DOVER - The Rochester woman who was sentenced in September 2016 to three to six years in state prison for drug possession and burglary charges for a crime spree in Dover has been indicted on fentanyl possession and trafficking charges while behind bars at Strafford County Jail.

Vanessa Bentley, 38, formerly of 10 Ella Court A, tried unsuccessfully to break into Downtown Discount Beverages on Central Avenue around 5 a.m. the morning of Jan. 6, 2016, smashing a front window but failing to gain entry.

Soon after she headed up to Janetos Superette on Main Street, smashed another window there and gained entrance to the neighborhood grocery.

An employee of the market found Bentley inside the store at 6:15 a.m. and tried to detain her, but court records state she struck him in the back of the neck with a hammer in an attempt to flee before police caught up with her.

As a result of those charges, Judge Mark E. Howard sentenced Bentley on Sept. 23, 2016, to three to six years in state prison on two drug possession counts, but allowed 18 months of that to be suspended if Bentley was accepted into the Strafford County Drug Court.

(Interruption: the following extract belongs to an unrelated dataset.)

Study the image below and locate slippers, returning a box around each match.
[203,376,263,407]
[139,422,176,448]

With 129 days of pretrial confinement credit, that means she could have been out in as little as about 13 months.

But now that deal could be in jeopardy after new indictments charge Bentley with delivery of articles prohibited, a Class B felony that carries a three and a half to seven prison sentence; and even more severe, a Special Felony of possession and trafficking after having been convicted of a similar offense, with a 20-40 year prison sentence.

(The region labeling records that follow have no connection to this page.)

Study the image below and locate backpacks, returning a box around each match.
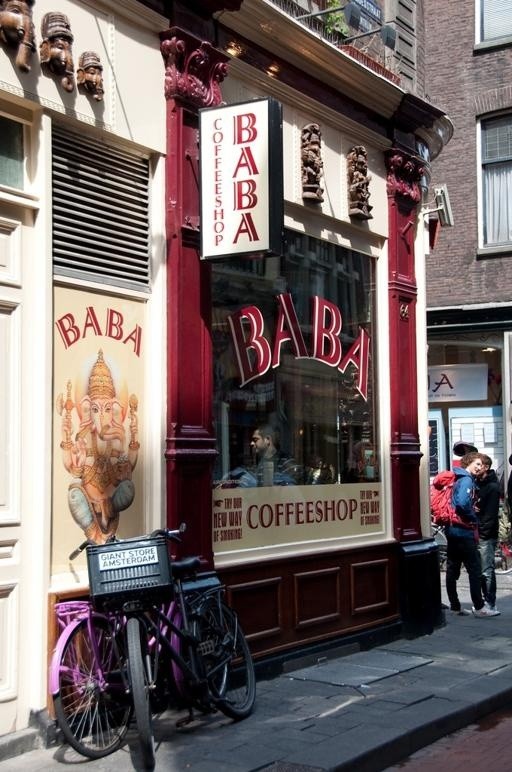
[429,470,475,529]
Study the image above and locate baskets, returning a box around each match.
[86,536,172,606]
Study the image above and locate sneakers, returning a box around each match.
[451,608,472,616]
[472,601,501,617]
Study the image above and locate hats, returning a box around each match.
[454,441,478,456]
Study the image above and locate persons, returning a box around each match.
[470,454,501,611]
[445,452,502,618]
[239,425,302,485]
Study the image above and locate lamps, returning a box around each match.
[293,1,398,53]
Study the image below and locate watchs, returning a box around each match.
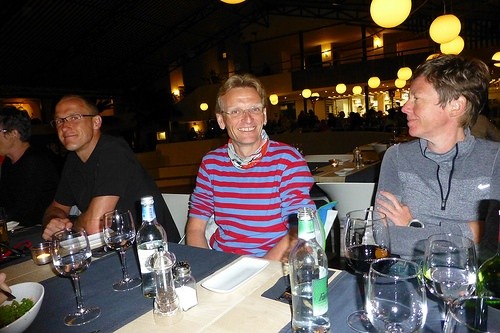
[408,219,424,229]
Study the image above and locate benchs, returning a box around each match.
[160,183,375,259]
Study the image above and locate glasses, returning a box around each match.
[221,106,263,118]
[50,113,96,130]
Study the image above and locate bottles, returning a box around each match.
[145,246,180,317]
[474,210,500,333]
[173,261,198,312]
[289,207,331,333]
[135,196,169,298]
[353,146,362,170]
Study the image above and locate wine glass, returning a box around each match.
[102,209,142,292]
[50,227,101,326]
[422,233,476,323]
[343,210,391,333]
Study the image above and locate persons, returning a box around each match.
[373,54,500,263]
[187,106,407,141]
[186,74,317,264]
[42,94,181,244]
[470,113,500,142]
[0,105,64,227]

The Strafford County grand jury indictment handed down Nov. 16 allege that Bentley "did knowingly deliver or have in her possession the controlled drug fentanyl" inside the Strafford County House of Correction between July 12-15, 2016, while she was serving time at the jail in connection with the Dover rampage.

An indictment is not an indication of guilt, rather that enough evidence has been gathered to warrant a trial.